-- TASK INPUTS follows --
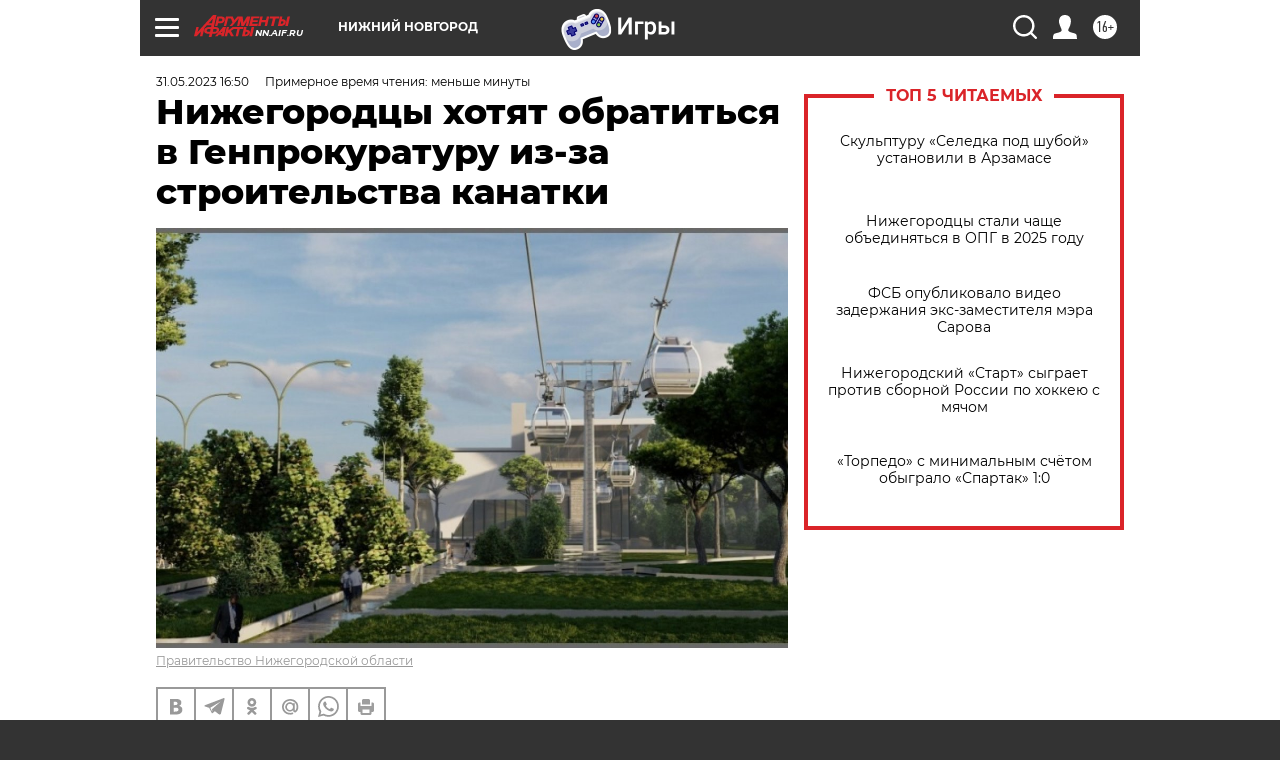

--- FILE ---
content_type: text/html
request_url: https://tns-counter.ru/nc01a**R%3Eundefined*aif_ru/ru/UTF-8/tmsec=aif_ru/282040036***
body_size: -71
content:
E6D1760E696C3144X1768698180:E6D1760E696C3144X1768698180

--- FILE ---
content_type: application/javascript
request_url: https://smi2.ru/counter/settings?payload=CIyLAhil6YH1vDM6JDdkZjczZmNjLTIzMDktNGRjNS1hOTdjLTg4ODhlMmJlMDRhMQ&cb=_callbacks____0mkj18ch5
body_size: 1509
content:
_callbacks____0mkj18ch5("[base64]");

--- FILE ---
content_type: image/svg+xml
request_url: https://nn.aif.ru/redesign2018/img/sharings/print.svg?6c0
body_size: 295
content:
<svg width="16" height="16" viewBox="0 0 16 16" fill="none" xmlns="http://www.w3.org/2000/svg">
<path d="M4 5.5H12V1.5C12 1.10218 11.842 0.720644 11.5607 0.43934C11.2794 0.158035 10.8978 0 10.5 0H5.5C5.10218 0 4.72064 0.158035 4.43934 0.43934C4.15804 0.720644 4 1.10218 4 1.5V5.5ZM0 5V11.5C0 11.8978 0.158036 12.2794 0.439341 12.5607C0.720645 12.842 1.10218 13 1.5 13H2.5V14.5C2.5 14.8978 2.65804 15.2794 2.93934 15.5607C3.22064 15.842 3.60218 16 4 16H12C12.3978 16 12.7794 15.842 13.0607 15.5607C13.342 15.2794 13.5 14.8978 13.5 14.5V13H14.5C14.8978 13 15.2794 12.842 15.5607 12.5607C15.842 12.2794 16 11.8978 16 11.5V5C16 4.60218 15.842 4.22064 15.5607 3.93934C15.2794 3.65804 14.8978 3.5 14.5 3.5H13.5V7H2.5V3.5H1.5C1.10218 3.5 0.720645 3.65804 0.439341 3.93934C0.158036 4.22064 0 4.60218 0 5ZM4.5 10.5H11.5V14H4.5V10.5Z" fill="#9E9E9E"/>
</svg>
-- TASK INPUTS concluded --
-- TASK INPUTS follows --
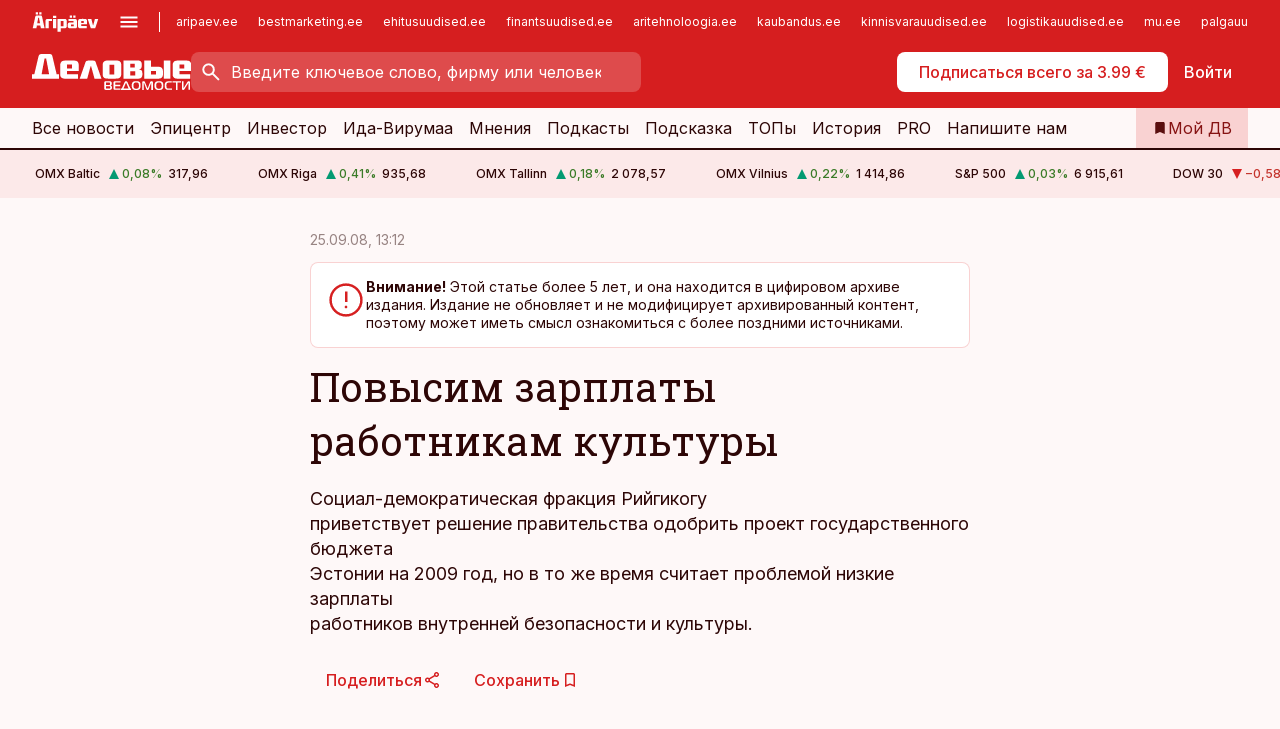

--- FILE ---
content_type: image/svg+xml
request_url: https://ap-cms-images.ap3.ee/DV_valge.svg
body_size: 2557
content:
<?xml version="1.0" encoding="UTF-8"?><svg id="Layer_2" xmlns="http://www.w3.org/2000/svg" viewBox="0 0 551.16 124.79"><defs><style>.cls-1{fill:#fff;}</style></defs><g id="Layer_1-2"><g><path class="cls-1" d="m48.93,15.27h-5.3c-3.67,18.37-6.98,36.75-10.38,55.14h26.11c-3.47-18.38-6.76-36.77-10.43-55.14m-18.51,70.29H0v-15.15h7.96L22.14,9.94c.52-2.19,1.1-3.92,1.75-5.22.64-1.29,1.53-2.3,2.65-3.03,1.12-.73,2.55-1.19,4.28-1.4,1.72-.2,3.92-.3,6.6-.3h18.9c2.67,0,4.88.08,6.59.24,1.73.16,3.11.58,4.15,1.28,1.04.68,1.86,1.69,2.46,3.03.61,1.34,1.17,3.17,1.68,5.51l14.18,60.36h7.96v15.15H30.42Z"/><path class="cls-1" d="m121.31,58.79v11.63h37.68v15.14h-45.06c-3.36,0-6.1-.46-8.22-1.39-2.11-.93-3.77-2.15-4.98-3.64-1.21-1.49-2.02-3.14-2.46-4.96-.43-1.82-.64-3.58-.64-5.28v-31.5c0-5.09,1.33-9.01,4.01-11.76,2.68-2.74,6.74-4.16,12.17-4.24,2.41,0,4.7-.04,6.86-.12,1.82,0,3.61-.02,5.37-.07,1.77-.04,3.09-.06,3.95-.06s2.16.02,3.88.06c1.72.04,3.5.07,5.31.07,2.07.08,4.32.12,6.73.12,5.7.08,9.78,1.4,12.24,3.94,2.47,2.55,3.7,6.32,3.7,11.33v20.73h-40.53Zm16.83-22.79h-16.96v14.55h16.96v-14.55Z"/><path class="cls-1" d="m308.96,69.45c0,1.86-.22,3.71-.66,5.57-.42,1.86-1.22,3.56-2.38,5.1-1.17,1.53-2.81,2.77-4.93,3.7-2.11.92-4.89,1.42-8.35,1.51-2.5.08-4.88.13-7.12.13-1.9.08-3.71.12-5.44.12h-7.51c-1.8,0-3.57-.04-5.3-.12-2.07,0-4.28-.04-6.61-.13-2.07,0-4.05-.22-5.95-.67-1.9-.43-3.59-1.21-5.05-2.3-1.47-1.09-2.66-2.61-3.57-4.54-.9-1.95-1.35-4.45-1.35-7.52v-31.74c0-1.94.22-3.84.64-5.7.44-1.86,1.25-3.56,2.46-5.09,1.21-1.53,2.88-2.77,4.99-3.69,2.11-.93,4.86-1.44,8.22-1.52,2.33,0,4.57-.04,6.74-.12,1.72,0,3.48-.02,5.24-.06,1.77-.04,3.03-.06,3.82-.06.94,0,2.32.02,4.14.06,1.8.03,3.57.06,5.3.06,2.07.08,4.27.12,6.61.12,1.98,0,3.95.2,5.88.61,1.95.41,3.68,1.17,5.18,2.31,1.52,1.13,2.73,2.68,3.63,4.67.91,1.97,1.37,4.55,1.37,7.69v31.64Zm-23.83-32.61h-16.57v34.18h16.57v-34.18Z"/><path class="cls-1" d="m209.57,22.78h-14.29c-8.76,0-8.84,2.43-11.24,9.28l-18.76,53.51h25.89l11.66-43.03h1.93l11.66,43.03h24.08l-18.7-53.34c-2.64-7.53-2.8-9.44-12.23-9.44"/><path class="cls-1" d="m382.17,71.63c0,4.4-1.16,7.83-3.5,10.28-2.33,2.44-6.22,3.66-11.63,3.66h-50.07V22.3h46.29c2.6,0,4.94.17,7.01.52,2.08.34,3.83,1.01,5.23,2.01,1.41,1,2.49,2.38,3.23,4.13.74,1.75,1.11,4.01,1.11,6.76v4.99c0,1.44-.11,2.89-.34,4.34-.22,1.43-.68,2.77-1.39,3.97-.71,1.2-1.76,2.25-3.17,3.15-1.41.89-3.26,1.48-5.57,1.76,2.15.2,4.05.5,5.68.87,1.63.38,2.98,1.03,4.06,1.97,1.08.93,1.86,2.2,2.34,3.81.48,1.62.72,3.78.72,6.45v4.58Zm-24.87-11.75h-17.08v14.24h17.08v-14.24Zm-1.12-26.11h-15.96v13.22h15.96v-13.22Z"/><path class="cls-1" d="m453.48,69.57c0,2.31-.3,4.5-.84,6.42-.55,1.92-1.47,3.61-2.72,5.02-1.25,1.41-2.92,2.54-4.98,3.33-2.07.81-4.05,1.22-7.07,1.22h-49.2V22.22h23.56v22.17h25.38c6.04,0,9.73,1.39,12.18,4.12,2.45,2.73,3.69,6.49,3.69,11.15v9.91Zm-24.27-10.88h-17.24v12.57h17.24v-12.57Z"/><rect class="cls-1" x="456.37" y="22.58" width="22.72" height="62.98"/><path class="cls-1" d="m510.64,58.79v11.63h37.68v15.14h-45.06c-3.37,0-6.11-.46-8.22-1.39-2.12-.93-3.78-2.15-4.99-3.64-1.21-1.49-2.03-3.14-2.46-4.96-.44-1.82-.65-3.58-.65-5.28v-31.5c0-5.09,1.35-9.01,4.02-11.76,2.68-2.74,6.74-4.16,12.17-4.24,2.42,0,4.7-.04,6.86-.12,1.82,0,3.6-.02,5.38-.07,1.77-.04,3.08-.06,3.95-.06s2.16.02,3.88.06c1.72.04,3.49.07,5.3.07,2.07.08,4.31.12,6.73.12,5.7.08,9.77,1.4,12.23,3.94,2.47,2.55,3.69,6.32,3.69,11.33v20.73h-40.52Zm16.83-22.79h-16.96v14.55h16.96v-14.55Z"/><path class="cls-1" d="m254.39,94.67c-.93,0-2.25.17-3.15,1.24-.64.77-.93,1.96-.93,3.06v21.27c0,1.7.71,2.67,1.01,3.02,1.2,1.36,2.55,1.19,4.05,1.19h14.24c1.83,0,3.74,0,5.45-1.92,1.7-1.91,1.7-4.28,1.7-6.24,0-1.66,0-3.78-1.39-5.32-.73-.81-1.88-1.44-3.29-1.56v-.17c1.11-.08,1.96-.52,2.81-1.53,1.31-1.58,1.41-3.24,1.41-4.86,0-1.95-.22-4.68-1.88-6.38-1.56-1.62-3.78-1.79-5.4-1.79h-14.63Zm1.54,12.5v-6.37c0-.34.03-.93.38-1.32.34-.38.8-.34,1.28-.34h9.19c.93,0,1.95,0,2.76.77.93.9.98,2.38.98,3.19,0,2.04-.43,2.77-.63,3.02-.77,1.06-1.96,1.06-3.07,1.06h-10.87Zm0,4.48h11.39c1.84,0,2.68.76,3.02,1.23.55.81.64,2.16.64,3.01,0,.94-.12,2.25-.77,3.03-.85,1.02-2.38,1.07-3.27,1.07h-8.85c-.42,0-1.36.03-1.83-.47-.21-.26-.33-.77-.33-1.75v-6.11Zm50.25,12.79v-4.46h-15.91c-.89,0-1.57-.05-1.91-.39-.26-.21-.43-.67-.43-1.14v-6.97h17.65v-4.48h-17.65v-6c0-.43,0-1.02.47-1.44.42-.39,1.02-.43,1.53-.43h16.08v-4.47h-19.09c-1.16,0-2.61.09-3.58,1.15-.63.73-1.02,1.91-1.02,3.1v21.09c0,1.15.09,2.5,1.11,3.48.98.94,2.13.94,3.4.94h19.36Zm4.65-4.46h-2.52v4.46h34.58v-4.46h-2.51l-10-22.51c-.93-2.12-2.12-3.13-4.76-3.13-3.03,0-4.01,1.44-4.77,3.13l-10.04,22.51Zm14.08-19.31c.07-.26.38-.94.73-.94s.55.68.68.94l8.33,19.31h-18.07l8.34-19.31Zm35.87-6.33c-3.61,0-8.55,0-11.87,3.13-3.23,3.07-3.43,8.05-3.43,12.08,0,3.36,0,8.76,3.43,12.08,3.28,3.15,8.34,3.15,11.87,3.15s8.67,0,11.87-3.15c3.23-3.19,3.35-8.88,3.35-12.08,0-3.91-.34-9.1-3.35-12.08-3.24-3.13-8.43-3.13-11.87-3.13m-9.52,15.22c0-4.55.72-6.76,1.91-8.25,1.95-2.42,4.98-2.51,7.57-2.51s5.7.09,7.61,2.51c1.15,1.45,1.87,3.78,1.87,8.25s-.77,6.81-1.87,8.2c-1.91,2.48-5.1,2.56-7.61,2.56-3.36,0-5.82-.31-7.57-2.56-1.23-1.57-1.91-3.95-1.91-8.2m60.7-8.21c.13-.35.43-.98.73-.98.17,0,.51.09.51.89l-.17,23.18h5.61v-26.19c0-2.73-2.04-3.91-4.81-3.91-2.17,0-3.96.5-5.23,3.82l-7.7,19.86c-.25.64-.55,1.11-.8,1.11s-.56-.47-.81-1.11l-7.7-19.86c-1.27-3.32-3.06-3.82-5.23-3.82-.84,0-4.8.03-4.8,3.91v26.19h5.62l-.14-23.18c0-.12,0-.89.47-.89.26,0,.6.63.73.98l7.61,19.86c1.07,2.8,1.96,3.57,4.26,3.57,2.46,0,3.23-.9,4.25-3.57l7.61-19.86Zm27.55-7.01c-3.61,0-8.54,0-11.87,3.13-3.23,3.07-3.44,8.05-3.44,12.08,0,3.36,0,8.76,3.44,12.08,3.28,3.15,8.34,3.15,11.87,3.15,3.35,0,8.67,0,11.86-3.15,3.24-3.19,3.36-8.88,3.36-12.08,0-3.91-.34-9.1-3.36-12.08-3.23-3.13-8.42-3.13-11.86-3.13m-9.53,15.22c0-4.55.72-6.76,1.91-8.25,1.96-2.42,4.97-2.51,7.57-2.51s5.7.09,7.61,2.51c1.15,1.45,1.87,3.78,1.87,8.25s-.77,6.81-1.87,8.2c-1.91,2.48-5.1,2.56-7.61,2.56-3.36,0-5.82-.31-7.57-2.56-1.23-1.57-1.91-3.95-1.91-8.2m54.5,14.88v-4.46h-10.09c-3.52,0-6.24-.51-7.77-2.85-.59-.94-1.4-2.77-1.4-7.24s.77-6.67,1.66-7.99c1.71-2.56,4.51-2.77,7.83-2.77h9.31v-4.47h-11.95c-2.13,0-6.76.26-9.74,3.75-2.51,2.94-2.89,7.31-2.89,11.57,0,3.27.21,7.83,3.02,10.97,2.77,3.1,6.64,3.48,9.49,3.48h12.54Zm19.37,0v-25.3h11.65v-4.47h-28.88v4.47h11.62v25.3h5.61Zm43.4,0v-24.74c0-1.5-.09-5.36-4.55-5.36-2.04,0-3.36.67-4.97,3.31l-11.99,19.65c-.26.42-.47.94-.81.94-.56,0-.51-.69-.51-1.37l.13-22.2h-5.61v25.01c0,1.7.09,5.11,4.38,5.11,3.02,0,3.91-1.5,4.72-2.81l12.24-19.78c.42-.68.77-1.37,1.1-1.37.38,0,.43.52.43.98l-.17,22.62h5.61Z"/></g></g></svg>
-- TASK INPUTS concluded --
What is the number of lines in the listing that include the word "counter"? Give that number and nothing else.

2